There had been no previous communications with those hosts, it was just an isolated probe of some kind. 4 seconds later, the shit hits the fan and the server starts making hundreds of outbound connections all by itself (i.e., they weren't relay requests - it just starts spewing on it's own accord). At 6:28, I shut the mail server down, closed the relay, flushed the queues, and started it back up. The spamming stopped.

What's cute is that 64.119.196.66 and 64.119.222.232 both belonged to fellow iWay "customers" with bulk-mailing operations.
hxxp://www.spamhaus.org/sbl/sbl.lasso?query=SBL7188
hxxp://www.spamhaus.org/sbl/sbl.lasso?query=SBL9538
hxxp://www.spamhaus.org/sbl/sbl.lasso?query=SBL19042

They must have been continuously trolling their own ISP's WAN for open relays to have caught it that fast.

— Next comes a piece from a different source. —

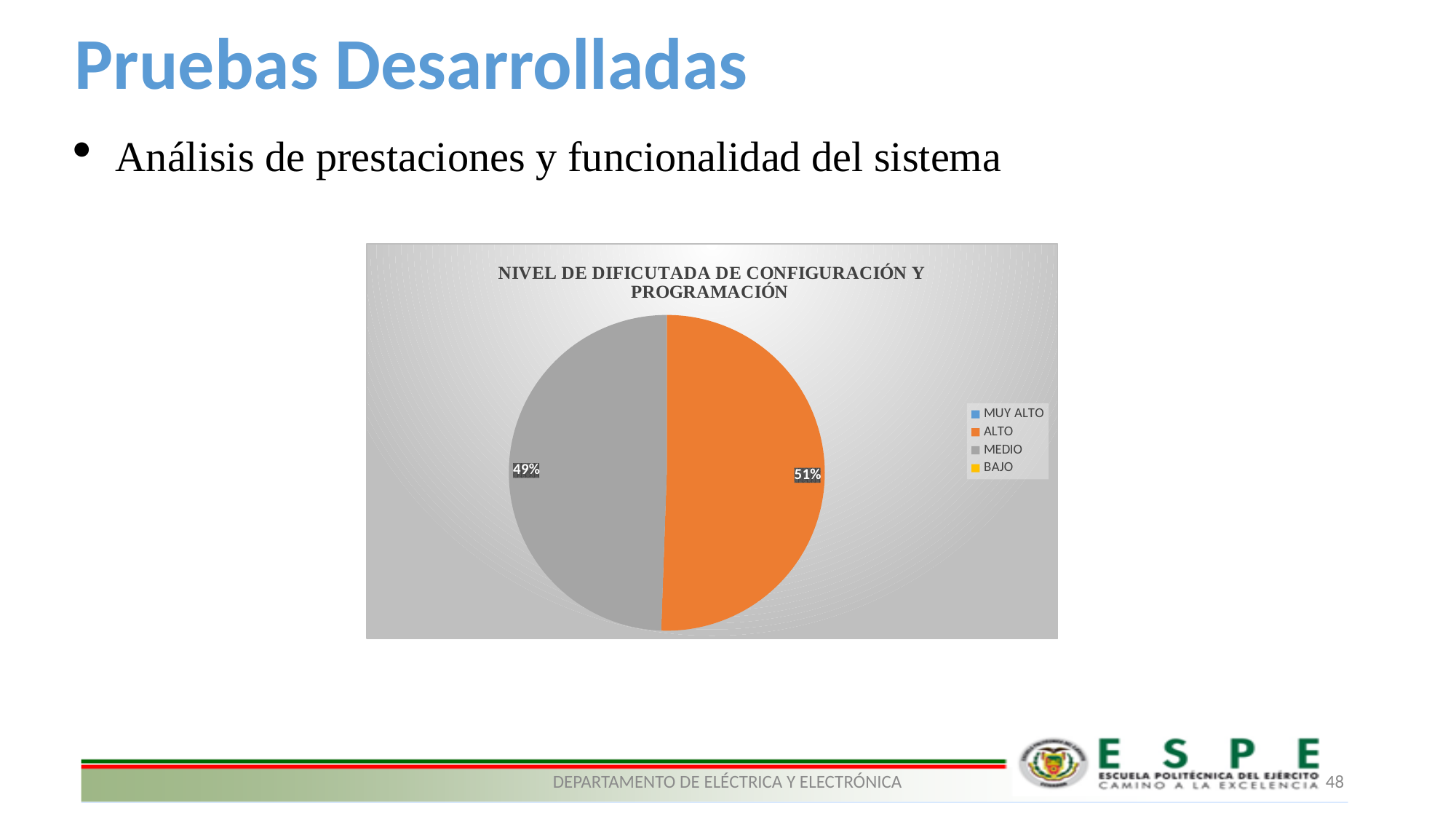
By how many percentage points does the ALTO slice exceed the MEDIO slice? 2 percentage points What is the title of the chart? NIVEL DE DIFICUTADA DE CONFIGURACIÓN Y PROGRAMACIÓN Which of the two labelled slices is smaller, ALTO or MEDIO? MEDIO What colour represents the ALTO category in the chart? orange Is the share of the ALTO slice greater or less than 50%? greater What percentage is shown for the ALTO slice? 51% How many categories does the legend list? 4 What percentage is shown for the MEDIO slice? 49% How many slices with data labels are visible in the pie? 2 Which category has the largest slice of the pie? ALTO Is the share of the MEDIO slice greater or less than 50%? less What kind of chart is shown on the slide? pie chart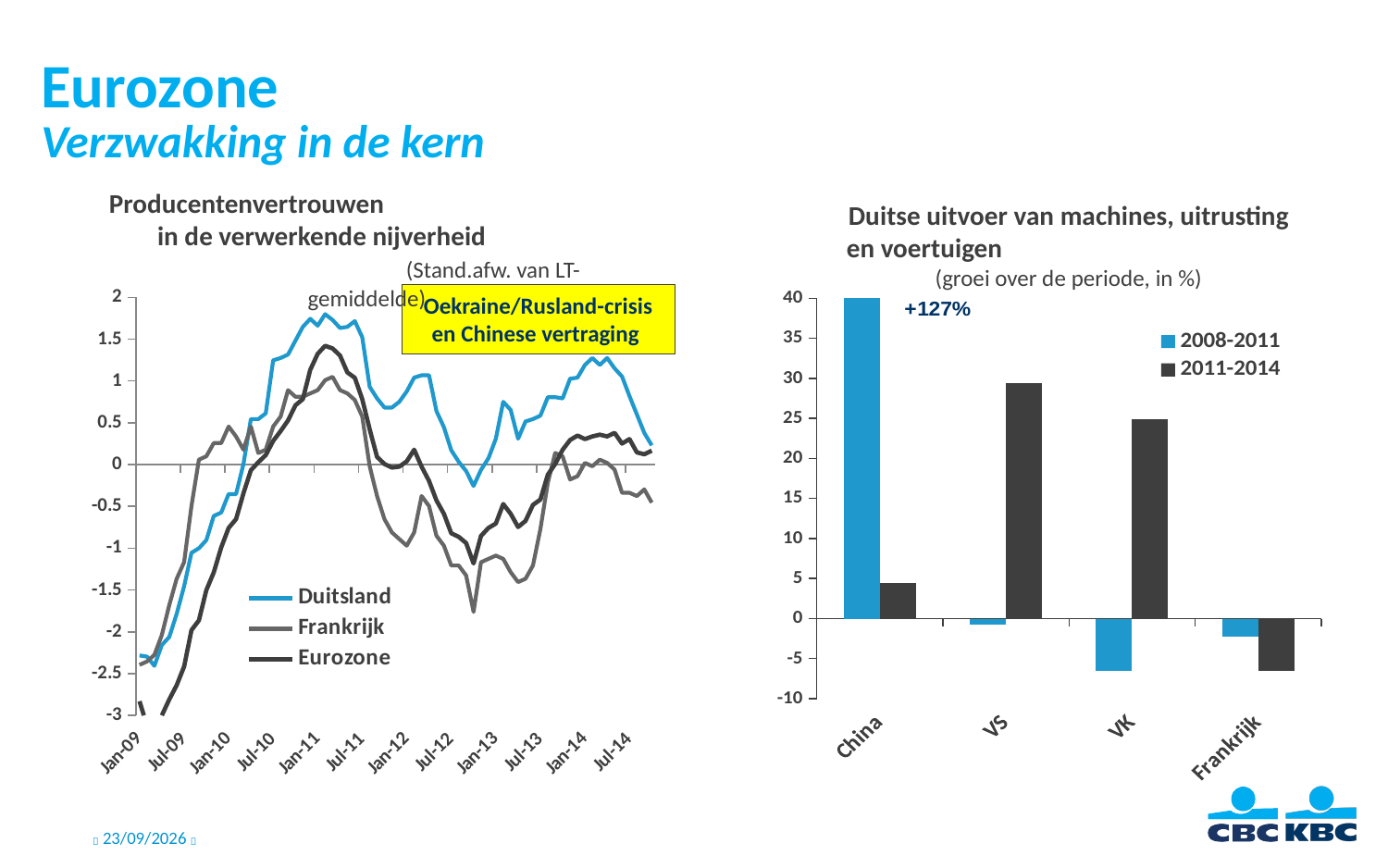
In the 'Duitse uitvoer' chart on the right, which is larger for 2011-2014: VS or VK? VS In the 'Duitse uitvoer' chart on the right, how many series does the legend list? 2 In the 'Duitse uitvoer' chart on the right, how many countries are shown on the x axis? 4 In the 'Duitse uitvoer' chart on the right, which country has the highest value for 2011-2014? VS What kind of chart is the 'Duitse uitvoer van machines, uitrusting en voertuigen' chart on the right? bar chart In the 'Duitse uitvoer' chart on the right, which country has the lowest value for 2011-2014? Frankrijk In the 'Duitse uitvoer' chart on the right, what growth value is printed for China for 2008-2011? +127% In the 'Producentenvertrouwen' chart on the left, how many series does the legend list? 3 What kind of chart is the 'Producentenvertrouwen in de verwerkende nijverheid' chart on the left? line chart In the 'Producentenvertrouwen' chart on the left, which series are listed in the legend? Duitsland, Frankrijk, Eurozone In the 'Duitse uitvoer' chart on the right, is the 2008-2011 value for VK greater or less than -5? less In the 'Duitse uitvoer' chart on the right, is the 2011-2014 value for VS greater or less than 25? greater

We wrestled back and forth with the ISP trying to get them to fire the spammers, but it quickly became obvious that the spammers were their bread and butter. They also apparently had absolutely no fear of legal action, because these guys were clearly raping their other clients.

Anyhow, that was kind of a long diversion. Probably the other 30% of our spam (and getting higher by the day) is coming from APIC networks. I know a number of sysadmins at other companies that finally got pissed off enough to just mass ban every netblock allocated to APIC. You kind of hate to do something like that, but you can't really blame them.

Every now and then I'll get a few really oddball originating IPs like mail coming from unallocated IP blocks, or from blocks that are supposed to be allocated to the U.S. military.

Personally, I think any method that tries to stop them from delivering their mail will only inconvenience them in the long run. Shut down a few zombies, and they'll just make more. The ways of spewing their garbage are legion. Get them booted from one ISP, and they already have 5 others waiting in the wings. Pass hardcore draconian anti-spam legislation, and they'll just start broadcasting from Maylasia, Pakistan, etc. You have to get at the source and make them stop, but I don't know any way to do that short of vigilantism. I guess you could start with trying to find the ultimate source of their operations and start trashing their data every chance you get.

nikolatesla20
November 18th, 2004, 13:49
Thanks for the comments TBone. Yeah, I've seen a lot of APIC addresses too.

Most likely they probably are just sitting right on top of a mailer waiting for that relay to open up.